▸ **Consigne**: Dans l'extrait sur les relations avec les athées et les païens, relevez toutes les clauses du pacte de Hudaybiyya énoncées dans le paragraphe qui commence par « Au début d'avril 628 ».

▸ **Extrait du document**:
════════════════════

Relation avec les athées et les païens


En plus des versets que l’on a exposés et qui incitent les musulmans à un dialogue de respect et de bonté envers les êtres, nous citerons des exemples historiques du comportement du Prophète avec les athées et les païens.

a- Le pacte de Hudaybiyya[1]

Au début d'avril 628, Mohammed avisa ses adeptes d'avoir à se préparer pour accomplir le pèlerinage à La Mecque. 1.500 personnes marchèrent donc en direction de la ville. Les Mecquois bloquèrent le défilé qui mène à leur ville. Les musulmans campèrent donc à quelques lieues de là, à Hudaybiyya. Un pacte fut signé, appelé le pacte de Hudaybiyya. Par celui, Mohammed s'engage à retourner à Médine sans accomplir le pèlerinage. En revanche les Mecquois s'engagent à ne plus prendre les armes contre les musulmans et de les autoriser à accomplir l'année suivante le pèlerinage mineur. La guerre devait cesser pendant dix ans. Durant cette période, les Quraychites qui iraient chez Mohammed sans la permission de leur tuteur légal seraient extradés vers La Mecque, mais les musulmans qui rejoindraient La Mecque ne le seraient pas. Cela était une négociation où le prophète était très doux et avait favorisé comme c’est de coutume la paix même dans les situations où il avait le dessus.[2]

Il a tenu tous ses engagements ainsi que les compagnons avec lui:
L'attitude du Prophète Muhammad en ce qui concerne le respect du pacte qu'il avait signé avec les polythéistes de la Mecque Makkah) Hudeïbiyya, en l'an 6 de l'Hégire était exemplaire et révélait le respect strict de tous les engagements à l’égard de cette catégorie de gens... Ainsi, il avait accepté de restituer aux qurayshites mecquois le Compagnon Abou Djandal qui était venu chercher refuge auprès de lui contre les persécutions dont il était victime à Makkah, et ce, justement, parce que le traité qui venait d'être signé stipulait que le Prophète Mouhammad ne pouvait donner asile à n'importe quel musulman qui s'enfuyait de Makkah pour le rejoindre...

════════════════════

▸ **Données fournies**:

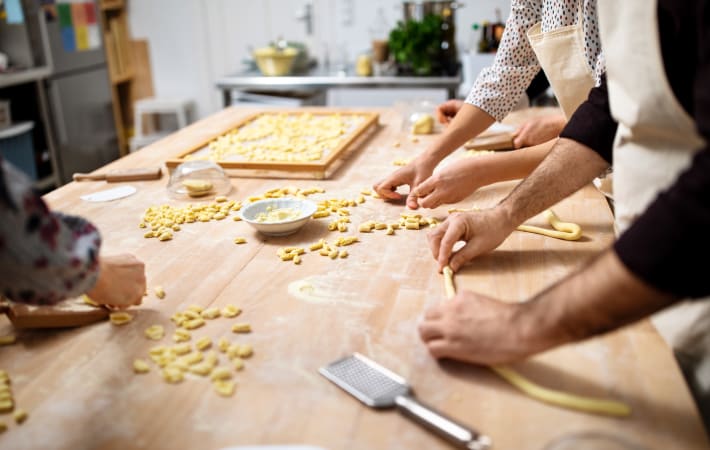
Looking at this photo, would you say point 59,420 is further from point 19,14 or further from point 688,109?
point 19,14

════════════════════

▸ **Réponse**:
- Mohammed s'engage à retourner à Médine sans accomplir le pèlerinage.
- Les Mecquois s'engagent à ne plus prendre les armes contre les musulmans.
- Les Mecquois s'engagent à autoriser les musulmans à accomplir le pèlerinage mineur l'année suivante.
- La guerre doit cesser pendant dix ans.
- Durant cette période, les Quraychites qui iraient chez Mohammed sans la permission de leur tuteur légal seraient extradés vers La Mecque.
- Les musulmans qui rejoindraient La Mecque ne seraient pas extradés.